Can you carry on the forum post praising Dido's singing voice from the point where it stops?

Passage
==*==

# World's beautifulest voice...



## bellbottom (Jun 19, 2013)

Dido florian armstrong in my view is the sweetest female vocal ever i heard in my life. I cannot produce the exact vocals when singing her song in male vocal, so her singing style voice is hard to produce sound sweetest and only known to her.
Her style english prose poetry in singing motion...enstills love.

I know you think that i shouldn't still love you
I'll tell you that...
But if i didn't say it well i still perfectin...
Where's the sense in that?
I'll promise that i am not trying to make your life harder
I'll return to where we were (once fell in love)...
I would like to go down with this shame
That would put my ends up n' surrender...
There will be no white flag above my doer
I am in love and always will be...

I know i had left you in much mess and destruction...
to come back again...
i caused nothing but trouble
i understand if you can talk to me again
and if you lived by the rules of eternal
and then i am sure then u would sort that makes sense

Should i have to go down with this shame
That would put my ends up n' surrender...
There will be no white flag above my doer
I am in love and always will be...

==*==

Data section
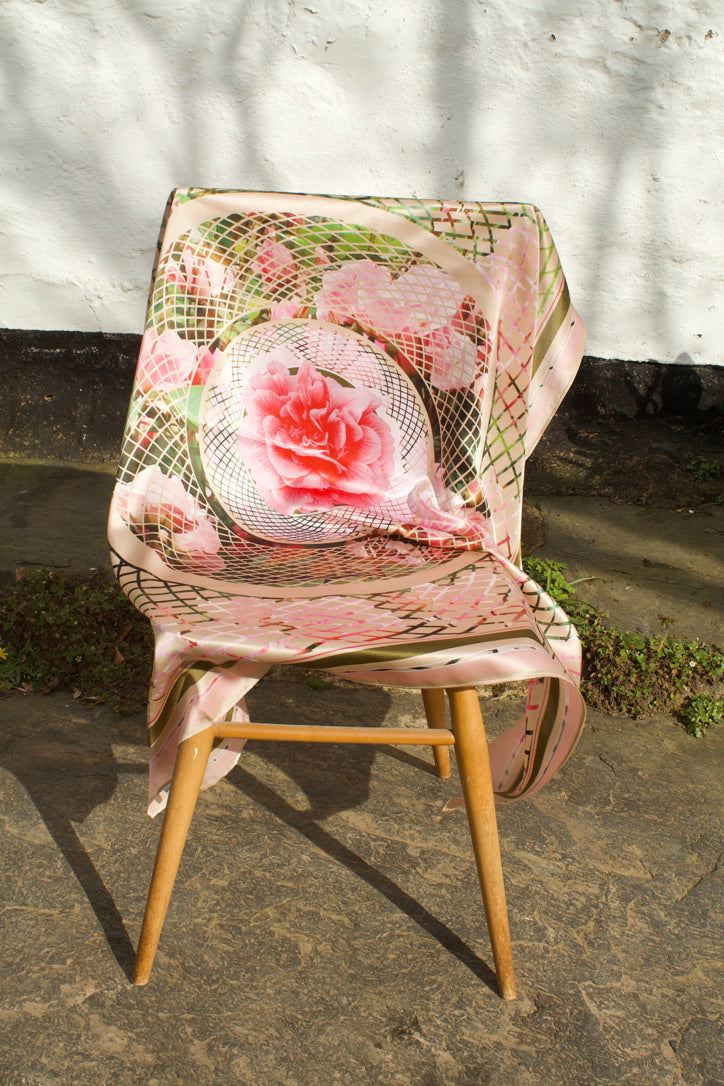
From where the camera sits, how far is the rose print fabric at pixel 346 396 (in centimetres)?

==*==

Written response
However we meet
i am sure we will
all that was there
would be there still
i hold the pearls
hold my tongue
and you would then think
that i have moved on....

I would go down with this shame
That would put my ends up n' surrender...
There will be no white flag above my doer
I am in love and always will be...


----------



## Pugg (Aug 8, 2014)

bellbottom said:


> Dido florian armstrong in my view is the sweetest female vocal ever i heard in my life. I cannot produce the exact vocals when singing her song in male vocal, so her singing style voice is hard to produce sound sweetest and only known to her.


O.P this is the Classical Thread


----------



## DiesIraeCX (Jul 21, 2014)

When I think of a beautiful voice, Gigli and Wunderlich immediately come to mind. They are my top picks, despite the former's infamous sobbing.


----------



## bellbottom (Jun 19, 2013)

Does prose poetry singer like dido ever if they get to act as tenor singer in a stage play like as italians and germans coming of the ages?
Like british irish singers prose in french poetry...


----------



## Simon Moon (Oct 10, 2013)

bellbottom said:


> Dido florian armstrong in my view is the sweetest female vocal ever i heard in my life. I cannot produce the exact vocals when singing her song in male vocal, so her singing style voice is hard to produce sound sweetest and only known to her.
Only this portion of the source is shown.